### Reading passage:
-*-
Question

the integral of sin sqrt of x / sqrt of x dx

Answer 1

This one is slightly more difficult. Have you done u-substitution?

Answer 2

\[\int\limits_{}^{} \sin \sqrt{x} / \sqrt{x}\]

Answer 3

hold on. i'll try, i'll post a question if anything confuses me. lol. :)

Answer 4

Okay :P

Answer 5

can i rewrite this as \[\int\limits_{}^{} \sin x^{1/2}/x^{1/2}\]

Answer 6

Yes. What next?

Answer 7

can i use power rule at sin x^1/2 then use sin rule? xD

Answer 8

You have to use u-substitution.
So let:
\[u=\sqrt{x}\]
Then the derivative of that is:
\[du=\frac{1}{2}\frac{1}{\sqrt{x}}dx\]
So replace those in your integral and get:
\[2 \int\limits \sin(u) du\]
Which is
\[-2\cos(u)+C\]
Rewrite in terms of x.
-*-
[Items from a data source]
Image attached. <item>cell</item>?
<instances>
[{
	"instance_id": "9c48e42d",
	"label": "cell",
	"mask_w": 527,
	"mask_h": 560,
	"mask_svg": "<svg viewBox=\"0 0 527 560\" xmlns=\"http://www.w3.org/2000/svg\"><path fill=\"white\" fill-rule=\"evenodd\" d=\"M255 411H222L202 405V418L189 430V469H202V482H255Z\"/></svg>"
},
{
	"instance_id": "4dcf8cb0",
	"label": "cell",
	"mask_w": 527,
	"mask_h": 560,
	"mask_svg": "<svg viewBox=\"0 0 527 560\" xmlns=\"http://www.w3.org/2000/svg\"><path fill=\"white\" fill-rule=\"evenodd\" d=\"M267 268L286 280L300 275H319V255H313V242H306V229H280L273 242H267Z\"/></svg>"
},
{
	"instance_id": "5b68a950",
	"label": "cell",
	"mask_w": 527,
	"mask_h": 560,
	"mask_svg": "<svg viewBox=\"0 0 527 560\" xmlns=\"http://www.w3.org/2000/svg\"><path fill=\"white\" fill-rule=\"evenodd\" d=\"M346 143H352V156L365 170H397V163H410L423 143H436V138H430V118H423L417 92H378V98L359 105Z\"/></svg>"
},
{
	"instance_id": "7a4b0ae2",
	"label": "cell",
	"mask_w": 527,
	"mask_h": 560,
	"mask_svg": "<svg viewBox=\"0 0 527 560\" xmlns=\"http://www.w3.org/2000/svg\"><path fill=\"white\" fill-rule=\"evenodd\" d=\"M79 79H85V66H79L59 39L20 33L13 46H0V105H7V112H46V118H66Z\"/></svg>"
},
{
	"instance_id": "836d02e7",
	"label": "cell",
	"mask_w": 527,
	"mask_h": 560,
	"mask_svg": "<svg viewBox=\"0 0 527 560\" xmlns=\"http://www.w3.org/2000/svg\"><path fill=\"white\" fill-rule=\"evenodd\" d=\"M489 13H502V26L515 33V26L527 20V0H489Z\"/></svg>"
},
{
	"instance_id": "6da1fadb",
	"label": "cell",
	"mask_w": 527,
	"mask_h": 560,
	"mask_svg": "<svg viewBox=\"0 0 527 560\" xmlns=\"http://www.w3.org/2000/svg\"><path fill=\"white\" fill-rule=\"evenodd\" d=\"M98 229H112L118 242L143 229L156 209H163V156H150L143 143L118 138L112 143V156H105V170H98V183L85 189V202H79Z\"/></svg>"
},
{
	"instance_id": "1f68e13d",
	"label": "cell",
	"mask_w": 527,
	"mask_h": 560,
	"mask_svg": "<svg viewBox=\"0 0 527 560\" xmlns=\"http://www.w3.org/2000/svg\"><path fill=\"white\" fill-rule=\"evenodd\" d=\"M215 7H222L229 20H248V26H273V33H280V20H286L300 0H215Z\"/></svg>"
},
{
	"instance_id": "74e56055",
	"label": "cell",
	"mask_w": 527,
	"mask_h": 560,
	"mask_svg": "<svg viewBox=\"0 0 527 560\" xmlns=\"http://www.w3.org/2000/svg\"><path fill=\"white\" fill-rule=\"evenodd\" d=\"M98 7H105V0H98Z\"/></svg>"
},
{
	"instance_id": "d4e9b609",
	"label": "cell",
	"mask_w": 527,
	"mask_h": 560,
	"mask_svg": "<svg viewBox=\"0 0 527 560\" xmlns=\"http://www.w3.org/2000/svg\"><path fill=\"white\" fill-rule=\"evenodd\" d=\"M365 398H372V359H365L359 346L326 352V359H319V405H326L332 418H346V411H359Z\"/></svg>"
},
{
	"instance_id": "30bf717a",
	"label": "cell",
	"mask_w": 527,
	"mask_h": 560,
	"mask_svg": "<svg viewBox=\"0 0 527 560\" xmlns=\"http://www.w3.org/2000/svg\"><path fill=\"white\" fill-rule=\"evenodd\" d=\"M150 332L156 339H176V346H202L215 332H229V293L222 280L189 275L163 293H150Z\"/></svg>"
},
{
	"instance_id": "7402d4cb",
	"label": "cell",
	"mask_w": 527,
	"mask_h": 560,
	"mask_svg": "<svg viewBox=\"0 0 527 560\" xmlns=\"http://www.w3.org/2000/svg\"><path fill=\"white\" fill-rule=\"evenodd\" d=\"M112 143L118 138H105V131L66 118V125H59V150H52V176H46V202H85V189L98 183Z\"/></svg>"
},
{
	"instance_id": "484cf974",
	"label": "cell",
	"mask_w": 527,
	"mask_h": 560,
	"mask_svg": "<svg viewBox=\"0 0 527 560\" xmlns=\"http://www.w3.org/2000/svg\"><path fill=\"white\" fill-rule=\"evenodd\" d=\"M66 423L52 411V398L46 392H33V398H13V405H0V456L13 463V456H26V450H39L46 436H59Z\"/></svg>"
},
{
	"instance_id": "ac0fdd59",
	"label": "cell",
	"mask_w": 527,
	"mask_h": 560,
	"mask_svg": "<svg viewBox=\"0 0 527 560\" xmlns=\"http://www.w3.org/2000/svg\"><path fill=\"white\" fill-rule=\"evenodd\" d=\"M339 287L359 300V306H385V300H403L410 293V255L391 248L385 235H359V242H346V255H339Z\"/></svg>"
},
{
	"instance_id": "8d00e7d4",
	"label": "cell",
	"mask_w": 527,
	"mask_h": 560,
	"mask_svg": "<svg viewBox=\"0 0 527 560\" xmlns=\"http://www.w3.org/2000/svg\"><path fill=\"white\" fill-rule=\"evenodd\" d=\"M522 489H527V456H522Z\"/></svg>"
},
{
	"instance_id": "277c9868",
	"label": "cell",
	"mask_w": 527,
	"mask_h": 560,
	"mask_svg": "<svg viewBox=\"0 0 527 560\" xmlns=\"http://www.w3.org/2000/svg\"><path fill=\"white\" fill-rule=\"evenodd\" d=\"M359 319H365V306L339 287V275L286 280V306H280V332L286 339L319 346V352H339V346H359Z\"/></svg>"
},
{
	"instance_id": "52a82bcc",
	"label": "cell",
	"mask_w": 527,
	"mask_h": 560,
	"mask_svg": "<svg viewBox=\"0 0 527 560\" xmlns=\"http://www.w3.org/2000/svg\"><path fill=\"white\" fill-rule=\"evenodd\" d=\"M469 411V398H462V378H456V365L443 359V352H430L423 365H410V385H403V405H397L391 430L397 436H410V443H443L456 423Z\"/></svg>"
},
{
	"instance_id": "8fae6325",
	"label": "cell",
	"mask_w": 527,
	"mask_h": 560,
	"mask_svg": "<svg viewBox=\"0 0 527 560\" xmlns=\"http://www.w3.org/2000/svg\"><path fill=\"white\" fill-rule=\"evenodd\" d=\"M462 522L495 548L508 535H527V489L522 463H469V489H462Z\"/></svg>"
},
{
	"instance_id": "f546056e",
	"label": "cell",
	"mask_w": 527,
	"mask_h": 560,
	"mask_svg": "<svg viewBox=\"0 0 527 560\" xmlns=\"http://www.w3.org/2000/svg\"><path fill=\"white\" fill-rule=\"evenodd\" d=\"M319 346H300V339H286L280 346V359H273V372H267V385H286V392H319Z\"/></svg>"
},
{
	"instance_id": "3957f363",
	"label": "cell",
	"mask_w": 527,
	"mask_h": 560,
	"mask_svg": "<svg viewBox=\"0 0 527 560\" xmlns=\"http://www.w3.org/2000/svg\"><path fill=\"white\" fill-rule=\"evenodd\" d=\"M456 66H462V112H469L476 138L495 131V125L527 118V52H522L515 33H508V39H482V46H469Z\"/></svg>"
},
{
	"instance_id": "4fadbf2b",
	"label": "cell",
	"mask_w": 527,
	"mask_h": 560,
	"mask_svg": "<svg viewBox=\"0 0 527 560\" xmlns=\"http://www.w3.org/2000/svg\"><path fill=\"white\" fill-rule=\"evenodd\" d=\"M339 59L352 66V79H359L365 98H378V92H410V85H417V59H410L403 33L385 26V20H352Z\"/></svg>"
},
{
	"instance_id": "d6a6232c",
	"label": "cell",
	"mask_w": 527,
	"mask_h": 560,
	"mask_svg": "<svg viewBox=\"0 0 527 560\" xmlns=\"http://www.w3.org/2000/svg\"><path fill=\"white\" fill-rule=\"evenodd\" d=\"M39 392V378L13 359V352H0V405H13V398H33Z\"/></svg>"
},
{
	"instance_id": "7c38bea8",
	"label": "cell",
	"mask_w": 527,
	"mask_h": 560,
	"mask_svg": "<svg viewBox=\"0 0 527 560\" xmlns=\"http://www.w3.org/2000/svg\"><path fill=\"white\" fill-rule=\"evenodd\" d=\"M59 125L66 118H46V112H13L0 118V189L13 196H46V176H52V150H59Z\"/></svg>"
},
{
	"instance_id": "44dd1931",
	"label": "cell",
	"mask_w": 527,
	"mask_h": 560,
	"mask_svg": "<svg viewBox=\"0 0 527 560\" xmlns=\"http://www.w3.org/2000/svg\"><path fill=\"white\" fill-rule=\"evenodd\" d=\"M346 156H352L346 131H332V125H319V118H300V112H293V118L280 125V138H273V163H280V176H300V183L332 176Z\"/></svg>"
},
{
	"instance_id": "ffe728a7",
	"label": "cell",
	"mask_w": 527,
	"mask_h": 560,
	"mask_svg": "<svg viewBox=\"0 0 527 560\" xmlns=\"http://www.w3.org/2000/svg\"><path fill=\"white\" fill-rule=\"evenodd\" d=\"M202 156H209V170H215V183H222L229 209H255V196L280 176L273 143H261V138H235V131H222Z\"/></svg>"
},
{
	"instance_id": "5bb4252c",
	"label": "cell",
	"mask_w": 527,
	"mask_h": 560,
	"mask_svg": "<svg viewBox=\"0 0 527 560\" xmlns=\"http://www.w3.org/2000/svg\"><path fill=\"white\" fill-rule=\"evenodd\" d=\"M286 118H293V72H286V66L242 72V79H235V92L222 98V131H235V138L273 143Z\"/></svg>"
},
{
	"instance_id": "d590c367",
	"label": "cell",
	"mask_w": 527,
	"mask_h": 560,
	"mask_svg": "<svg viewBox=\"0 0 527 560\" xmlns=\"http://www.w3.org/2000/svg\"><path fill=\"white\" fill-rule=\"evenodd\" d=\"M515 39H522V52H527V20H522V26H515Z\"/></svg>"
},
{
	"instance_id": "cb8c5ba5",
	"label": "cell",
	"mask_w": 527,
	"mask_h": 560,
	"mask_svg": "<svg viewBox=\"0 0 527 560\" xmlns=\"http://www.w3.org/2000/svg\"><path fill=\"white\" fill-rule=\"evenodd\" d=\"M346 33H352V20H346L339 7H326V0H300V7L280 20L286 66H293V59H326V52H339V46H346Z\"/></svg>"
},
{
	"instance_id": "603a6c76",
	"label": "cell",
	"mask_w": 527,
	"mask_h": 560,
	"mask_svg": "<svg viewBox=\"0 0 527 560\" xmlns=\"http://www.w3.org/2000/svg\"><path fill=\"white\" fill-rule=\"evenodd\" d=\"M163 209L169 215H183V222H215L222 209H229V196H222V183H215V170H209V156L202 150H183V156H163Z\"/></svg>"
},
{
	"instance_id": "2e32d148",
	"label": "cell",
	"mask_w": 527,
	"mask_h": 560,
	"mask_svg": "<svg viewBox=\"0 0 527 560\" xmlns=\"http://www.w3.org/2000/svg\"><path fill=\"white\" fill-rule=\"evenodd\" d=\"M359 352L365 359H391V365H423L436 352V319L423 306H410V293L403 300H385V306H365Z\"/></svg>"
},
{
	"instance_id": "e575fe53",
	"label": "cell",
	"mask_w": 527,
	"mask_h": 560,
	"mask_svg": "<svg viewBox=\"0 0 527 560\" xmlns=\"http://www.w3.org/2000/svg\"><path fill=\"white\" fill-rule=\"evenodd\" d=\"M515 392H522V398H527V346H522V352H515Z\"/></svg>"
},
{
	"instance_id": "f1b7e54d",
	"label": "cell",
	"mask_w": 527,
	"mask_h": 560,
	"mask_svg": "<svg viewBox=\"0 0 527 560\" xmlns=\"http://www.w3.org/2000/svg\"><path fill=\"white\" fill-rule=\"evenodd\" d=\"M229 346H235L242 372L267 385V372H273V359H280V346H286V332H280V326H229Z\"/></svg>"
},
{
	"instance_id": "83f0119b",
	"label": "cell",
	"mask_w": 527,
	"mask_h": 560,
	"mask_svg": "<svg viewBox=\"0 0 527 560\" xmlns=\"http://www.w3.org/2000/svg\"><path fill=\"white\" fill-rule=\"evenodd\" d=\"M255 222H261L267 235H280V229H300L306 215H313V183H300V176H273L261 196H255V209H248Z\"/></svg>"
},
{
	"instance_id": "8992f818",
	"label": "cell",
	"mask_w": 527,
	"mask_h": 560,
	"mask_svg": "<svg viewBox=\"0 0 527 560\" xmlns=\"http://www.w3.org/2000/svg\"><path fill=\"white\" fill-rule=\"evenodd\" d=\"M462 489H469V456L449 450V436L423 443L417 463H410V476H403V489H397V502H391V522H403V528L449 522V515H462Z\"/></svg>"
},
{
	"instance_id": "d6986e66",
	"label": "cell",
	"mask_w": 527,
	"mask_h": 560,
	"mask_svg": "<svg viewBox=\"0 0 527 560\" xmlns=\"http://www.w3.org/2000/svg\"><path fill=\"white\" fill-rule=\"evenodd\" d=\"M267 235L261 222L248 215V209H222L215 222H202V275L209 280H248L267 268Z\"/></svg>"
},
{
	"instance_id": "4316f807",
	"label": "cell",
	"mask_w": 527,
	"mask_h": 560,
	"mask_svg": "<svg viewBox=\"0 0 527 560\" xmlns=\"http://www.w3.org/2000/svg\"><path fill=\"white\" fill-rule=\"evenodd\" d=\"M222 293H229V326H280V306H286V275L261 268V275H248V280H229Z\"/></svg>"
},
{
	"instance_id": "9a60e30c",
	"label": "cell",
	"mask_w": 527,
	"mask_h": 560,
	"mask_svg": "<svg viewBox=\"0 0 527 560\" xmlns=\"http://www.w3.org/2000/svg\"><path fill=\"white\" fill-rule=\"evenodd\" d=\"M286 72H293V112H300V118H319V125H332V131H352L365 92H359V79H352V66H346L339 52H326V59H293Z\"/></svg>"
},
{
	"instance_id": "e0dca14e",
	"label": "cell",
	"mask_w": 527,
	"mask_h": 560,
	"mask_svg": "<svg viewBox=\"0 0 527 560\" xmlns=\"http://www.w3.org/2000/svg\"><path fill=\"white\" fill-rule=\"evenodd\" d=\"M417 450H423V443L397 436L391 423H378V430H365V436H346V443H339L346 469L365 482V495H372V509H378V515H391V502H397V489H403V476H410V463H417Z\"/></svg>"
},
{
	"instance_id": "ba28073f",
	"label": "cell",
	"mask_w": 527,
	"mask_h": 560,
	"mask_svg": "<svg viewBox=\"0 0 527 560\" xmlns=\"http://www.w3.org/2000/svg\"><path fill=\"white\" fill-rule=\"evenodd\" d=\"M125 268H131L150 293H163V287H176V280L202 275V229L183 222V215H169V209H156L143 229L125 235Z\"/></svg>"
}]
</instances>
-*-
### Instruction 1:
List every emoticon that appears in the forum thread on integrating sin √x over √x.
### Instruction 2:
Copy word for word the portion of the forum thread on integrating sin √x over √x starting at "can i use power" and ending at "terms of x.".
The items have no connection to the forum thread.

### Complete response 1:
:)
:P
xD

### Complete response 2:
can i use power rule at sin x^1/2 then use sin rule? xD

Answer 8

You have to use u-substitution.
So let:
\[u=\sqrt{x}\]
Then the derivative of that is:
\[du=\frac{1}{2}\frac{1}{\sqrt{x}}dx\]
So replace those in your integral and get:
\[2 \int\limits \sin(u) du\]
Which is
\[-2\cos(u)+C\]
Rewrite in terms of x.